« Comment peut-on accepter un accord de coopération militaire avec un
pays perçu par nous comme un ennemi en puissance. » Sous couvert
d'anonymat, des officiers américains de haut rang se lâchent dans les
journaux contre l'accord conclu, le 9 septembre, par le chef de la
diplomatie américaine, John Kerry et le ministre des Affaires étrangères
de Poutine, Sergei Lavrov.
L'essentiel du « deal », âprement négocié, est la promesse d'une action
militaire conjointe des forces américaines et russes contre les
djihadistes de l'État islamique et contre le Front Al-Nosra, lié, il y a
peu, à Al-Qaïda. En échange, les Russes se sont engagés à peser sur
leur allié Bashar el-Assad pour qu'il instaure le 12 septembre un
cessez-le-feu qui mette fin aux bombardements de l'aviation syrienne,
notamment contre les assiégés d'Alep. Ils ont aussi accepté que les
Sukhoi russes cessent de bombarder certaines forces rebelles, aidées par
des conseillers militaires américains, mais dont Moscou dit qu'elles
sont liées à Al-Qaïda. Ce fragile cessez-le-feu ne tient que pour ceux
qui l'ont accepté. Donc pas pour Daesh et Al-Nosra.
Il s'agit d'une coopération inédite depuis la fin de la Seconde Guerre
mondiale entre les états-majors de deux pays. Depuis 70 ans, ils ont
toujours été sinon ennemis, du moins adversaires. Les deux armées n'ont
jamais cessé de chercher à prendre l'avantage dans le domaine du
renseignement, de la course aux armements, de la recherche des défauts
de la cuirasse de l'autre, de la préparation de plans éventuels
d'attaque. Au cas où… Et le paradoxe est que ce rapprochement
intervienne alors que les deux pays se retrouvent directement ou
indirectement face à face en Europe de l'Est, des Balkans à l'Ukraine.

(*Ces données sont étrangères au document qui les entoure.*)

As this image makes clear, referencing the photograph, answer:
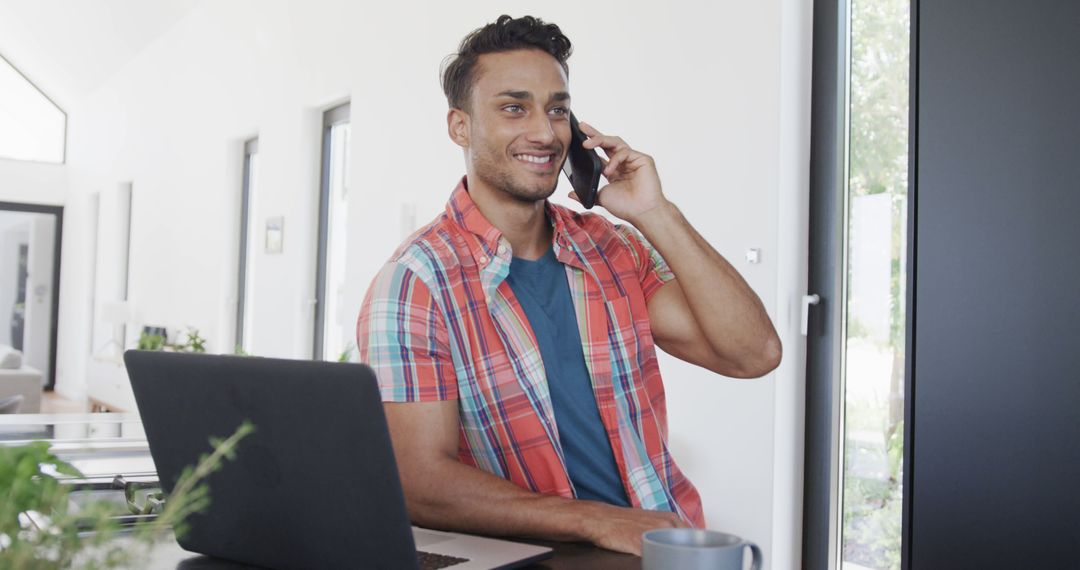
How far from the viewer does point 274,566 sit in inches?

Si la trêve tient, en Syrie, on devrait assister à la création d'un «
centre de mise en œuvre conjointe ». Son but ? Non pas planifier des
attaques aériennes coordonnées – on n'en est pas encore là ! –, mais de
mettre en commun les informations de l'un et l'autre état-major sur des
cibles potentielles. Ce centre serait situé à Genève, donc loin du
terrain. Et – c'est dire si la confiance règne – le Pentagone a déjà
averti la Maison-Blanche qu'il serait particulièrement vigilant pour que
les Russes, si on leur communique une liste de cibles, ne sachent pas
par quels moyens les Américains ont obtenu leur localisation. Car ces
systèmes électroniques sont les mêmes que ceux utilisés sur d'autres
théâtres d'opérations.
Jusqu'à la fin de la négociation entre John Kerry et Serguei Lavrov,
Ashton Carter, le secrétaire à la Défense a tenté de freiner l'accord
avec les Russes. Il a alerté Obama sur l'énorme risque qu'il prend en
laissant la Russie « s'introduire » dans le système complexe de défense
américain. Mais le président, dont les initiatives sur la Syrie se sont
terminées au mieux par des reculades au pire par des échecs, avait trop
besoin du succès de ce plan. Avec un argument humain de poids : il peut
soulager le sort des milliers de civils piégés dans Alep. Dans une
guerre civile, dont on vient d'apprendre qu'elle a déjà fait plus de 300
000 morts, c'est un argument imparable. Même auprès des militaires.